DATASET section start

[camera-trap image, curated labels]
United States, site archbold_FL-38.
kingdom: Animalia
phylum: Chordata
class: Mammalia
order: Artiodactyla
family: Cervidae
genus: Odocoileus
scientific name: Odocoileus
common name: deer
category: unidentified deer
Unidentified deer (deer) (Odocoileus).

DATASET section end

EXERCISE DETAILS. What you need to do is retype all the entries exactly as written.

EXERCISE ANSWER.
[camera-trap image, curated labels]
United States, site archbold_FL-38.
kingdom: Animalia
phylum: Chordata
class: Mammalia
order: Artiodactyla
family: Cervidae
genus: Odocoileus
scientific name: Odocoileus
common name: deer
category: unidentified deer
Unidentified deer (deer) (Odocoileus).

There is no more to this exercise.